Malone, Edmund
In the Philosophical Transactions for 1698, Dr. William Musgrave issued the following report on the Irish giant Edmund Malone:
"The measure of some of the parts of this Irish-man, nineteen years of age, shown at Oxford, were communicated to me by Dr. Plot. He was seven feet six inches high, his finger six inches and three quarters long, the length of his span fourteen inches, of his cubit (the distance from the elbow to the finger-tips) two feet two inches, of his arm three feet two inches and a quarter, from the shoulder to the crown of his head eleven inches and three-quarters."
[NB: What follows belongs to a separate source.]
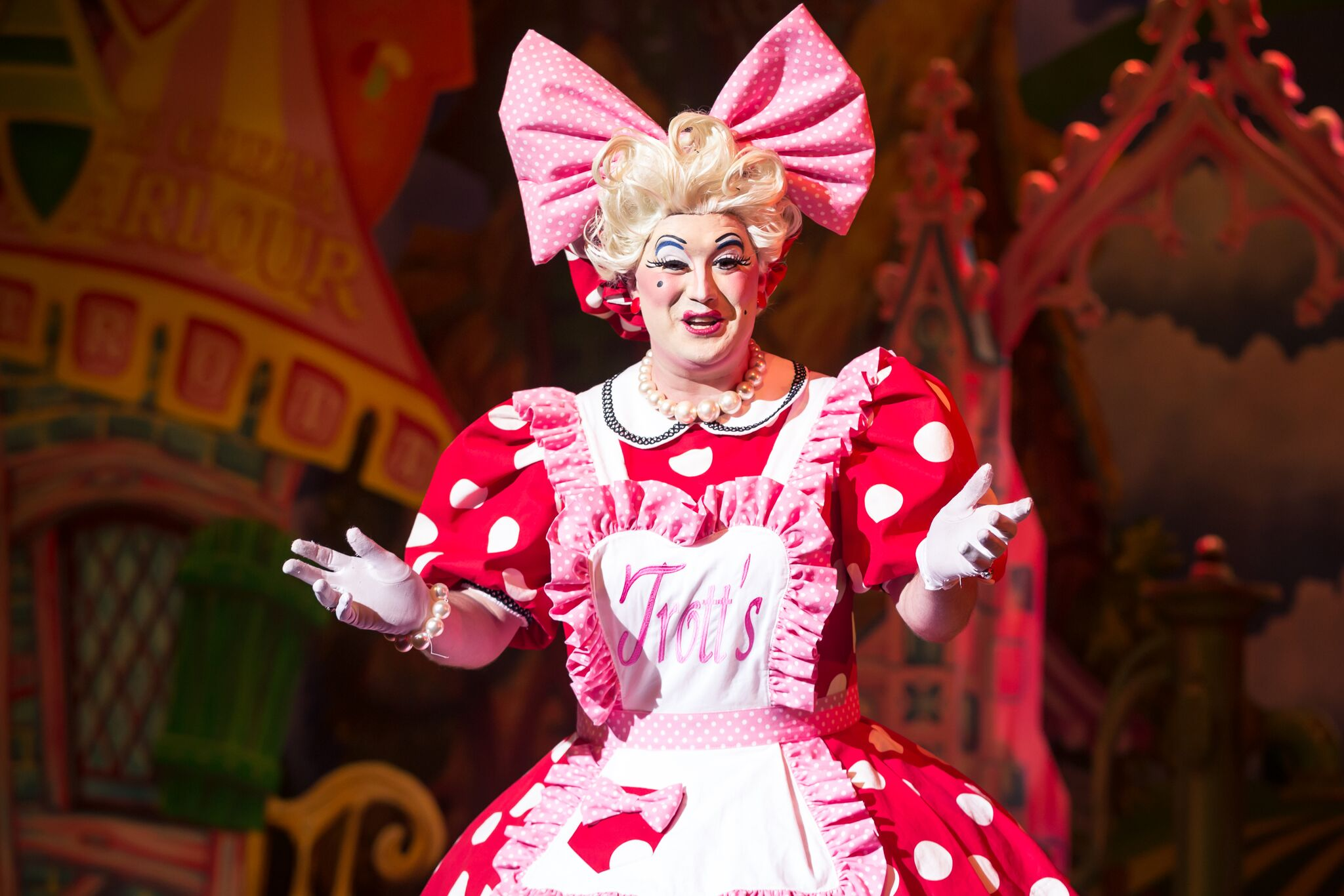 Photo shows Antony-Stuart-Hicks as 'Dolly Trott' she is a red polkadot dress with the base colour being bright red with white dots. She is also wearing a bright pink boe on her head.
Earlier, in 1684, the giant appeared before the Court of Charles II. The amazed king walked under his outstretched arm, an event that Malone mentioned thereafter in his handbills, as in the following: "The Gyant; or the Miracle of Nature. Being that so much admired young man, aged nineteen years last June, 1684. Born in Ireland, of such a prodigious height and bigness, and every way proportionable, the like hath not been seen since the memory of man: he hath been several times shown at court, and his majesty was pleased to walk under his arm, and he is grown very much since, he now reaches ten foot and a half, fathoms near eight foot, spans fifteen inches; and is believed to be as big as one of the giants in Guildhall. He is to be seen at the sign of the Catherine Wheell in Southwark fair. Vivat Rex."
McAskill, Angus "Big Boy"
More than a century after his death, Nova Scotians still tell stories about the mighty Scottish giant Angus McAskill. After so many tellings, some of the stories no doubt have become somewhat stretched. But others, even some that seem at first outlandish, have been verified by credible witnesses.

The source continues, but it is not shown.